▸ Task details: Repeat the data word for word. Do not include the pictures.
[[ Supplied records, beginning ]]
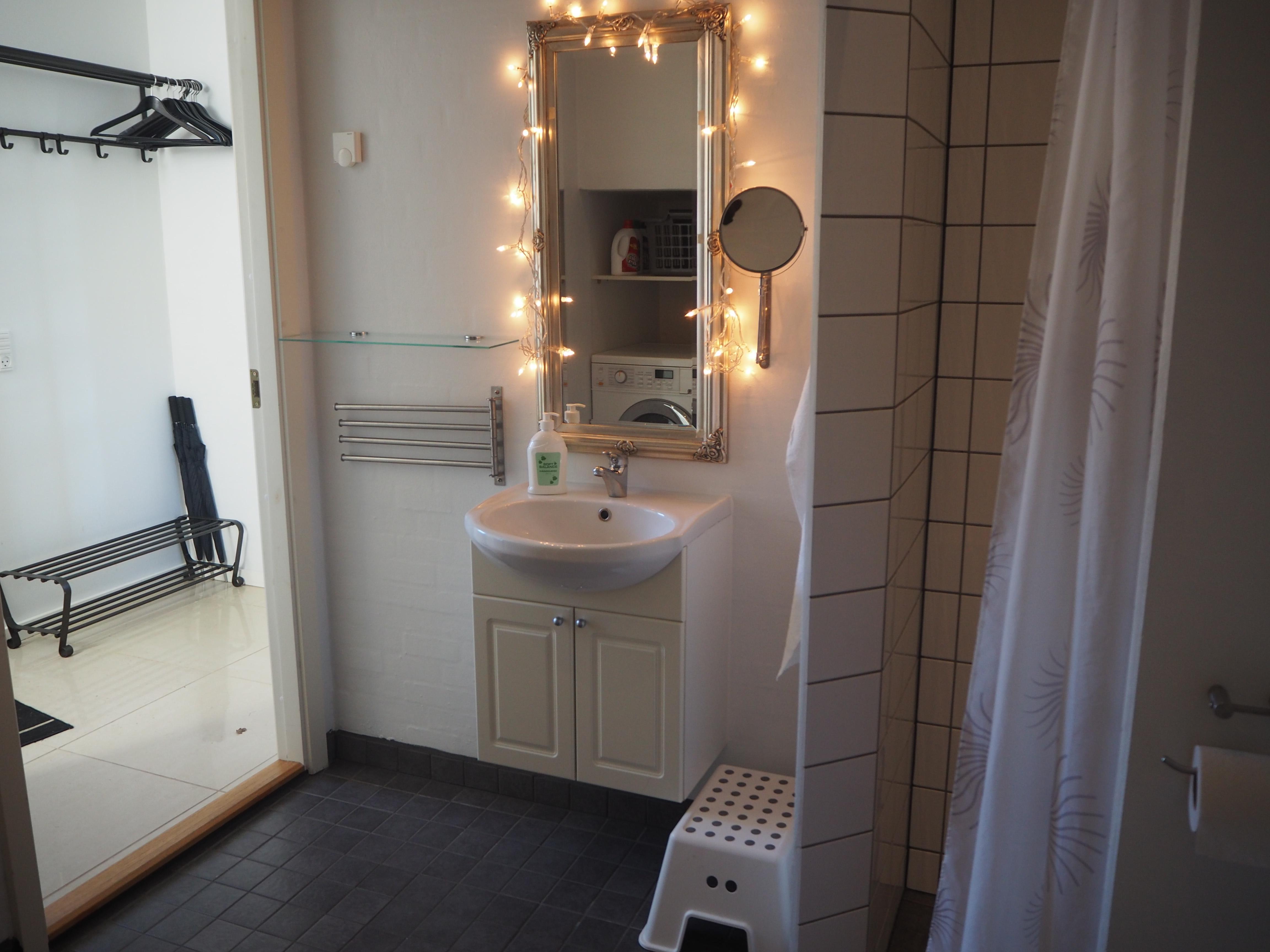 Apt. A, Bathroom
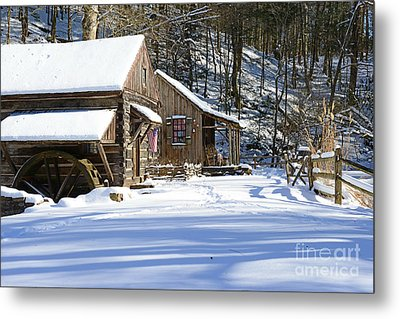 Cabin Fever Metal Print by Paul Ward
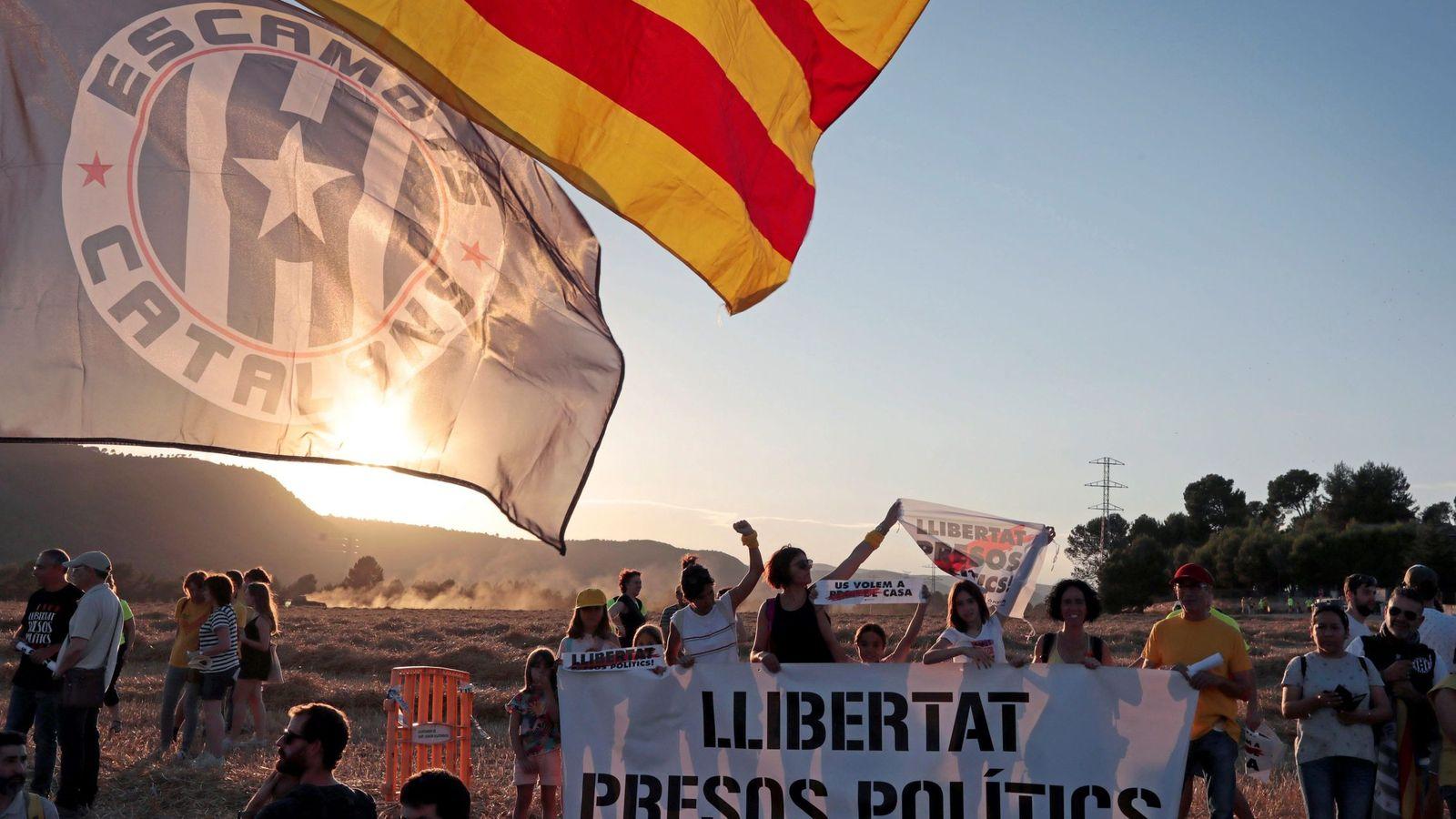 Foto: Manifestación en los accesos al centro penitenciario 'Els Lledoners'. (EFE)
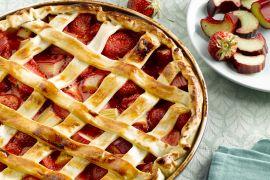 Foto van Aardbeien en rabarber taart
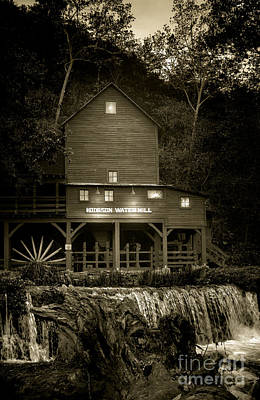 Old Mills Photograph - Hodgson Gristmill by Robert Frederick
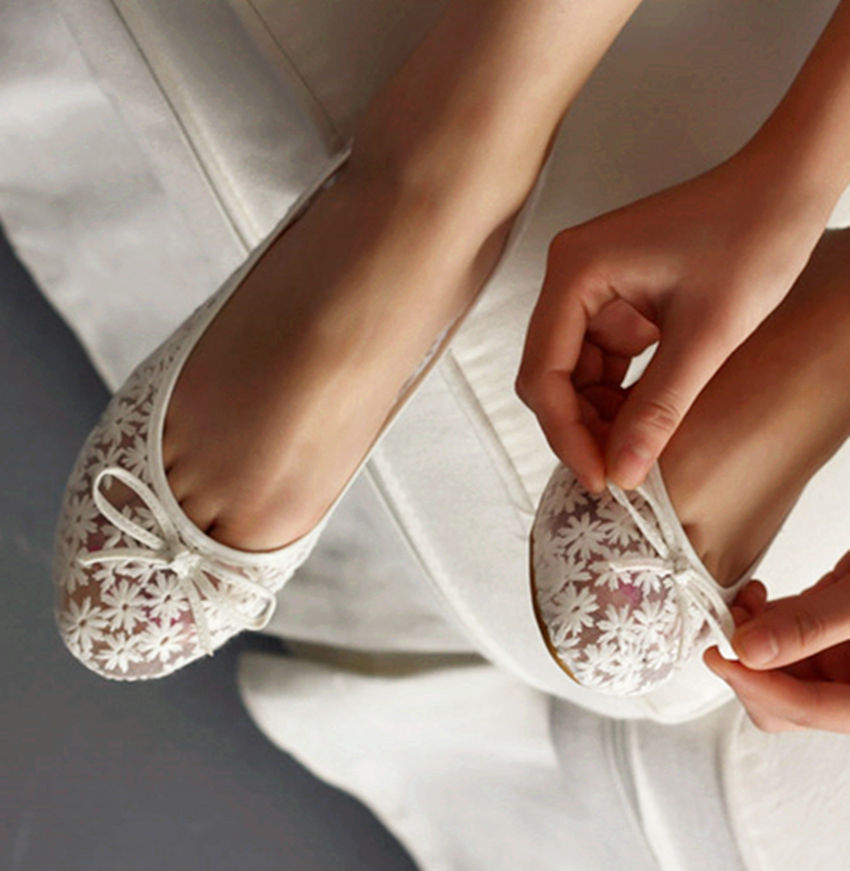 ballet flat wedding shoes photo - 1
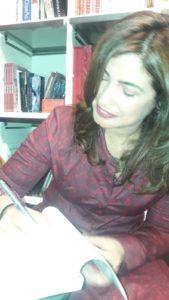 Etxenara Mendicoa firma un ejemplar de La inocencia de las sardinas. Editorial Adarve, Editoriales de España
[[ Supplied records, end ]]
▸ Result of this task:
 Apt. A, Bathroom
 Cabin Fever Metal Print by Paul Ward
 Foto: Manifestación en los accesos al centro penitenciario 'Els Lledoners'. (EFE)
 Foto van Aardbeien en rabarber taart
 Old Mills Photograph - Hodgson Gristmill by Robert Frederick
 ballet flat wedding shoes photo - 1
 Etxenara Mendicoa firma un ejemplar de La inocencia de las sardinas. Editorial Adarve, Editoriales de España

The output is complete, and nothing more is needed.